● **TASK PROMPT**
Turn each line of the material below into a row of a Markdown table with two columns, Row for the row number and Text for the line, and skip any blank lines. Leave the pictures out.

......

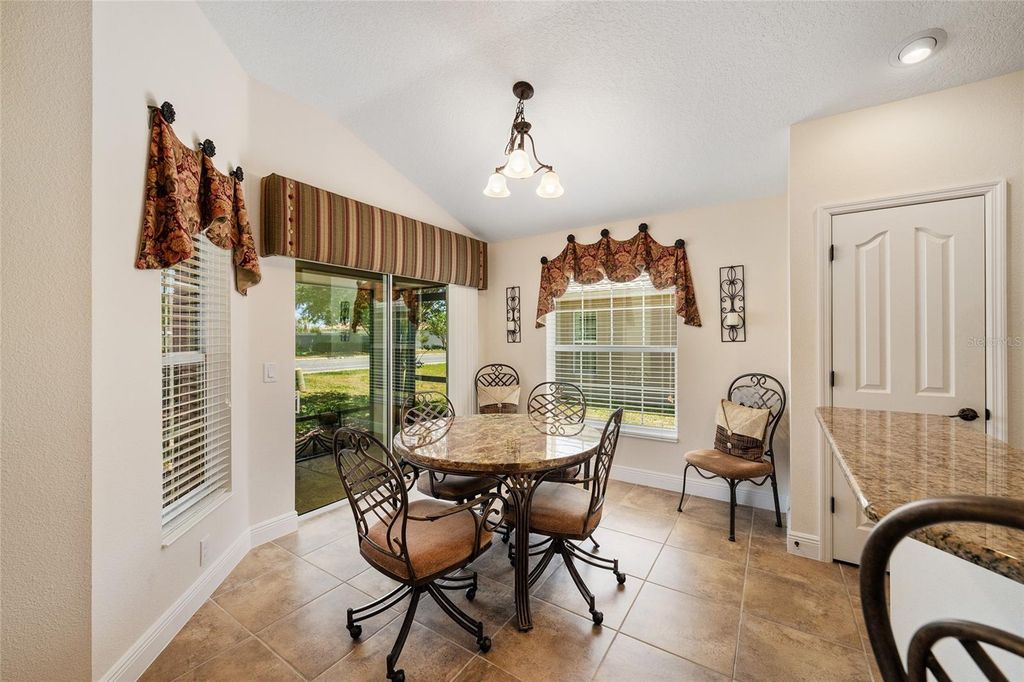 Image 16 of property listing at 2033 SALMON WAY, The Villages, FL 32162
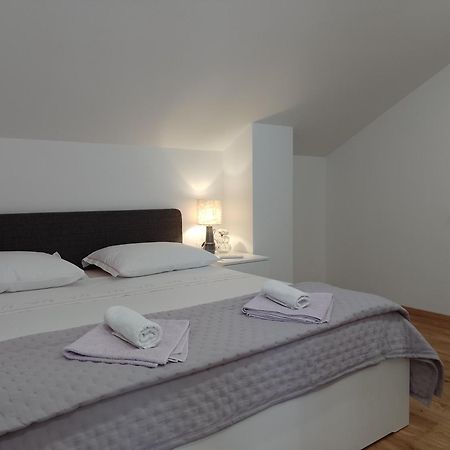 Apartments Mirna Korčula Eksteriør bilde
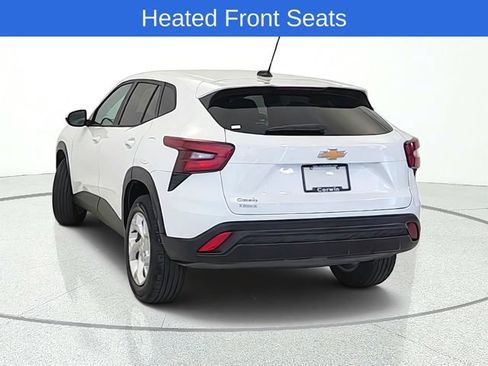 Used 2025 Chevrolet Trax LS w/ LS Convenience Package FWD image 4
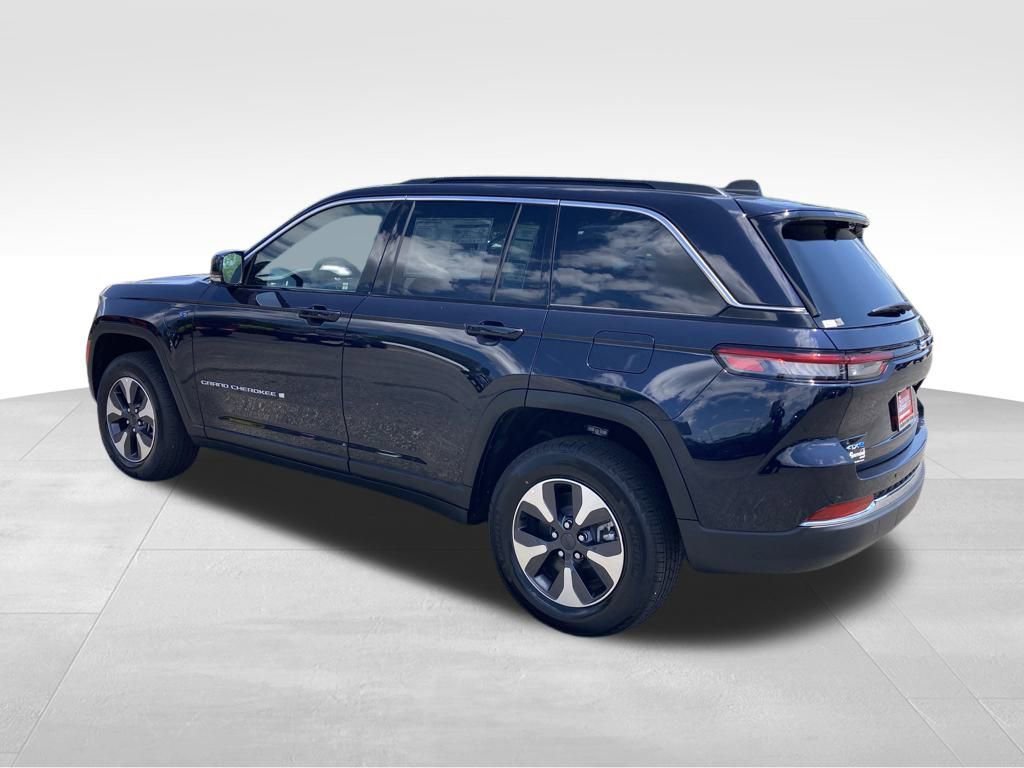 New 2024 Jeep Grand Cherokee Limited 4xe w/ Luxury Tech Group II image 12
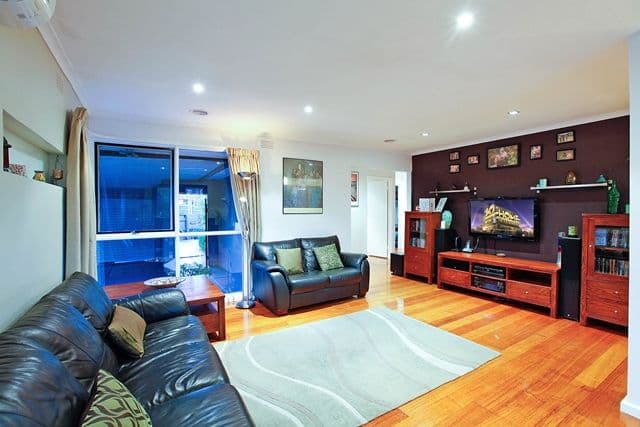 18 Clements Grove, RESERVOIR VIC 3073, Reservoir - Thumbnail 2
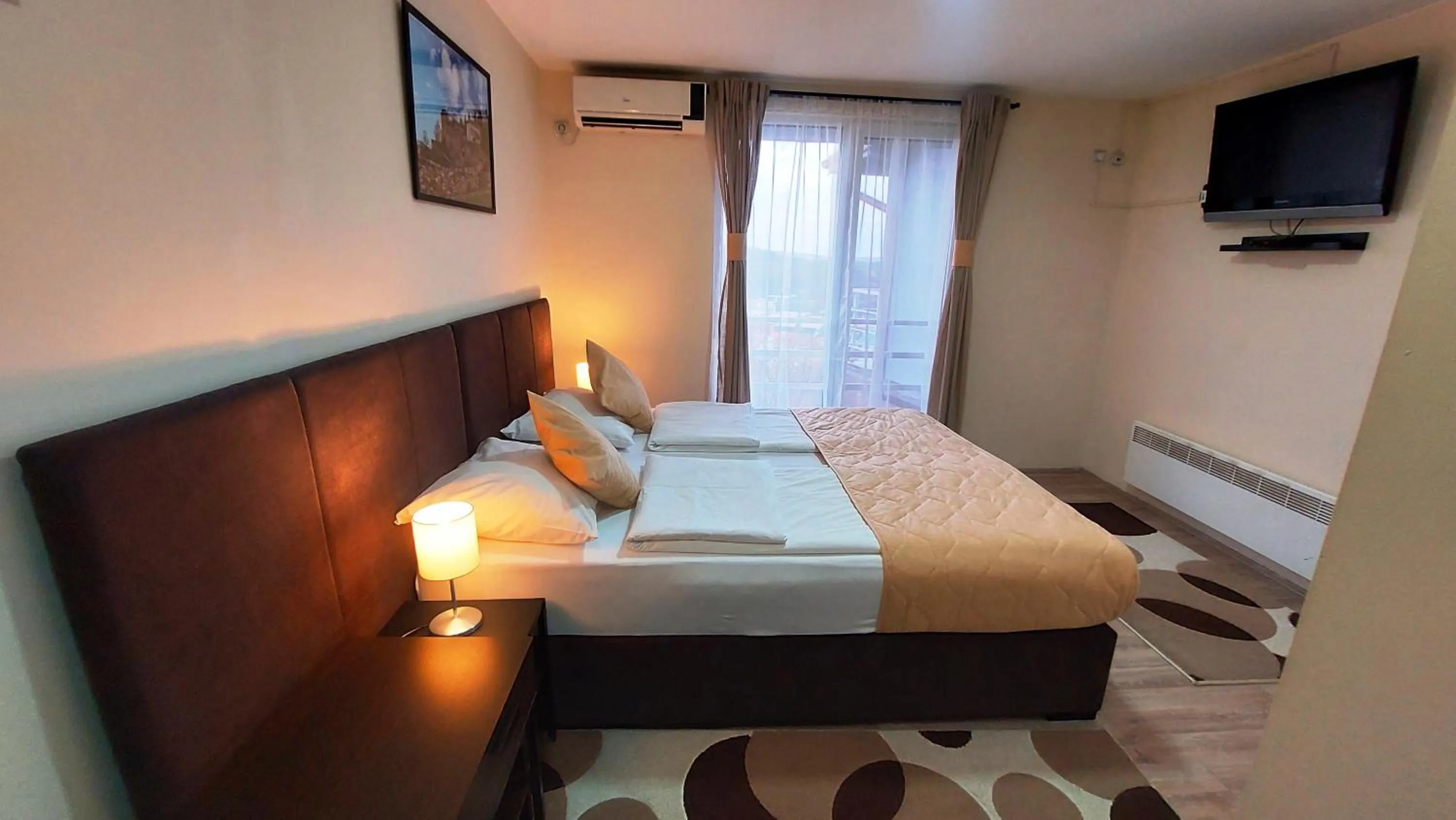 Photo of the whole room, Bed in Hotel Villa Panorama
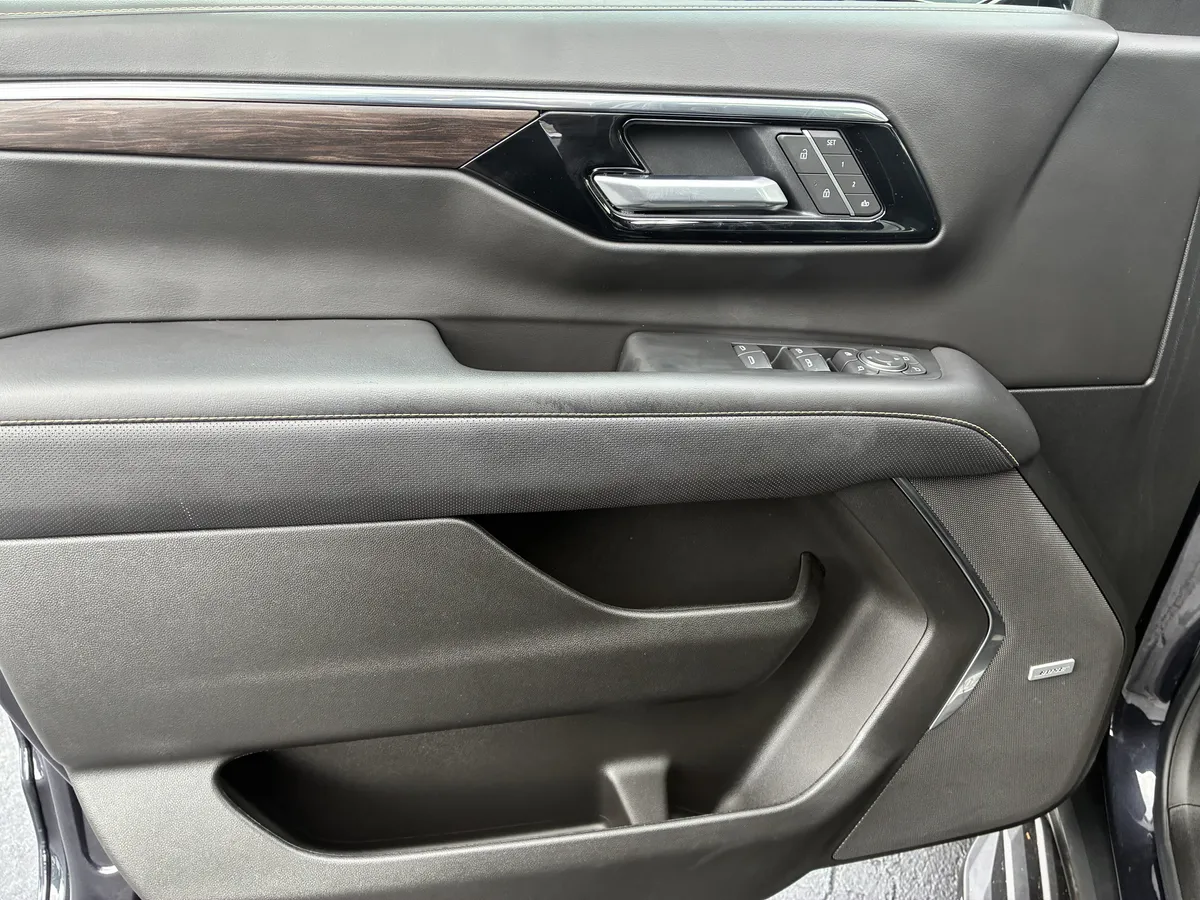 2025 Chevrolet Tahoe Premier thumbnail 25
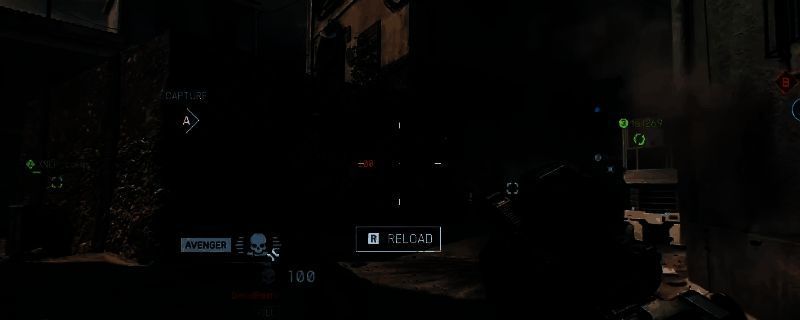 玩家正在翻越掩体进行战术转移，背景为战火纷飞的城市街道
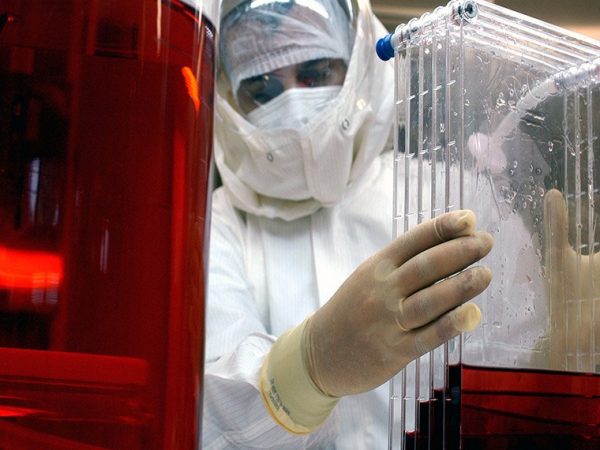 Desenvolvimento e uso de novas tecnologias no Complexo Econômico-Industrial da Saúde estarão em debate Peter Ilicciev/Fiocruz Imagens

......

● **TASK ANSWER**
| Row | Text |
|---|---|
| 1 |  Image 16 of property listing at 2033 SALMON WAY, The Villages, FL 32162 |
| 2 |  Apartments Mirna Korčula Eksteriør bilde |
| 3 |  Used 2025 Chevrolet Trax LS w/ LS Convenience Package FWD image 4 |
| 4 |  New 2024 Jeep Grand Cherokee Limited 4xe w/ Luxury Tech Group II image 12 |
| 5 |  18 Clements Grove, RESERVOIR VIC 3073, Reservoir - Thumbnail 2 |
| 6 |  Photo of the whole room, Bed in Hotel Villa Panorama |
| 7 |  2025 Chevrolet Tahoe Premier thumbnail 25 |
| 8 |  玩家正在翻越掩体进行战术转移，背景为战火纷飞的城市街道 |
| 9 |  Desenvolvimento e uso de novas tecnologias no Complexo Econômico-Industrial da Saúde estarão em debate Peter Ilicciev/Fiocruz Imagens |